Problem to solve:
Write out everything from the line that contains "Which one of" down to the end of the records, requests included, shifting every coordinate in the answers up by 4.
[start of Extracted material]
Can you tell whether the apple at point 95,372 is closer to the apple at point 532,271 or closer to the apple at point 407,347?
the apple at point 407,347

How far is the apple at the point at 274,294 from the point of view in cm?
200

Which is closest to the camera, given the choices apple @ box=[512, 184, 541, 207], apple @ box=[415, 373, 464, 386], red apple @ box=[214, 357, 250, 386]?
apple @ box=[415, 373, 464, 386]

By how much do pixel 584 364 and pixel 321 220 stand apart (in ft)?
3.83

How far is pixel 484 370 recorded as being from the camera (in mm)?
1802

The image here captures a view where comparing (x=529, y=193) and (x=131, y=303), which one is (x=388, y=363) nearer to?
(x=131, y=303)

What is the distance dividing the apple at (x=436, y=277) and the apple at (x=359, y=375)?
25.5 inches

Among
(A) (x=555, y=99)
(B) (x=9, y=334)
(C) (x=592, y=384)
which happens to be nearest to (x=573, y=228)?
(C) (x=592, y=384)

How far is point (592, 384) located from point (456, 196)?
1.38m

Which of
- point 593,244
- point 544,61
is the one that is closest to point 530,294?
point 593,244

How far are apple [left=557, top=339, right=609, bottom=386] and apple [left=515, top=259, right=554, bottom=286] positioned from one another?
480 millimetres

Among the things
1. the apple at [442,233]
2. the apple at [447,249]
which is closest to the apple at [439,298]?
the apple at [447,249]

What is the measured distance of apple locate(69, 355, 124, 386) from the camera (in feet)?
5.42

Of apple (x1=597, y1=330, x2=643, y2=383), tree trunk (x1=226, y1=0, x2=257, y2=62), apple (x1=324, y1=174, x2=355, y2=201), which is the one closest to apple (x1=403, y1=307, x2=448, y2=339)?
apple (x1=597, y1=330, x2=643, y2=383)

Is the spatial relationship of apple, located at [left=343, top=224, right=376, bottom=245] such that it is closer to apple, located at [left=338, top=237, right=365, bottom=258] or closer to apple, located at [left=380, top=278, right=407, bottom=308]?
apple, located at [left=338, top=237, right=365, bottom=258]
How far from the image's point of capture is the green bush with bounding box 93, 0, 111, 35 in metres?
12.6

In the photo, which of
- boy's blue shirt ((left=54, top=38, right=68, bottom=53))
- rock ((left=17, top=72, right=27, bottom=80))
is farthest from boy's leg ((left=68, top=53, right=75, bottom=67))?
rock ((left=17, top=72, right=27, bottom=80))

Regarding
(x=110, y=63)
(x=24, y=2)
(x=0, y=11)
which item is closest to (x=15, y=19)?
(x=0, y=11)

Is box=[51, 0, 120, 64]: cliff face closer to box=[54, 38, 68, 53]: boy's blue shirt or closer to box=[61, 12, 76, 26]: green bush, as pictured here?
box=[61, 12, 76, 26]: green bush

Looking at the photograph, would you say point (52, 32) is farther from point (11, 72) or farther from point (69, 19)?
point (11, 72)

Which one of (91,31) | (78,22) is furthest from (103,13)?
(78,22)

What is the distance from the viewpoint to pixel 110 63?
[end of Extracted material]
Task answer:
Which one of (91,31) | (78,22) is furthest from (103,13)?
(82,26)

What is the distance from the viewpoint to pixel 110 63?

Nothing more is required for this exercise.